When I was a young paramedic in the late 1970s the protocols for using backboards were simple. Any patient with suspected trauma, minor or major, got a cervical collar before being tightly secured to a backboard with tape. Otherwise, a paramedic risked added continuing education, reprimand and a possible lawsuit. When in doubt immobilize to the point of mummification. Of course, patients complained during transport about discomfort. The lack of a bolster behind the knees caused backs to ache. Bounce over some railroad tracks and tightly taped foreheads hyperextended the patients’ necks, compromising the entire immobilization effort.

Today, these protocols are changing, according to the American College of Emergency Physicians (ACEP) and the National Association of EMS Physicians (NAEMSP).

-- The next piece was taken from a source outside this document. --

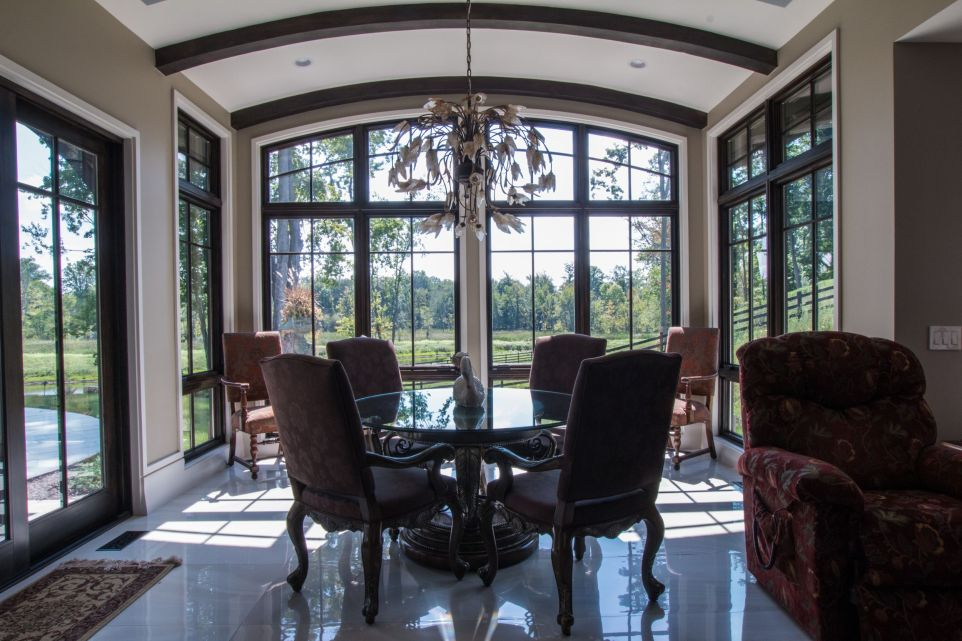 Luxurious table in glass sunroom with arched ceiling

In January of 2015, ACEP released a position statement regarding the EMS spinal precautions and the use of the long backboard. This statement says the benefit of long backboards to immobilize the spine is unproven. It can induce pain, patient agitation and respiratory compromise. It can also decrease tissue perfusion at the pressure points, leading to development of pressure ulcers. Long backboards should be used judiciously so that potential benefits outweigh the risks.

Use of backboard for spinal immobilization is prescribed in cases that include:

● Blunt trauma and altered level of consciousness

● Spine pain or tenderness

● Neurologic complaint (numbness or motor weakness)

● Anatomic deformity or the spine

● High-energy mechanism of injury including, drug or alcohol intoxication, inability to communicate and distracting injury.

Anybody see a lawsuit waiting to happen? For years paramedics have been told not to diagnose patients, only assess the damage and treat what is seen. At the risk of being overly dramatic, under these new protocols paramedics will need diagnostic abilities equivalent to Superman with X-ray vision.

Patients for whom spinal immobilization on a backboard is not necessary include:

● Normal level of consciousness (Glasgow Coma Score [GCS]15);

● No spine tenderness or anatomic abnormality;

● No neurologic finds or complaints;

● No distracting injury;

● No intoxication

There are some exceptions. Patients with penetrating trauma to the head, neck or torso and no evidence of spinal injury – here is where we will need Superman’s X-ray vision -- should not be immobilized on a backboard. Spinal precautions can be maintained using a rigid cervical collar and securing the patient firmly to the EMS stretcher. This may be appropriate for:

● Patients found ambulatory at the scene;

● Patients who must be transported for a protracted (drawn out) time, particularly prior to inter-facility transfer;

● Patients for whom a backboard is not otherwise indicated. This leaves us with two levels of spinal immobilization:

● Strict spinal immobilization (backboard and cervical collar);

● Spinal precautions (use cervical collar and secure the patient firmly to the stretcher).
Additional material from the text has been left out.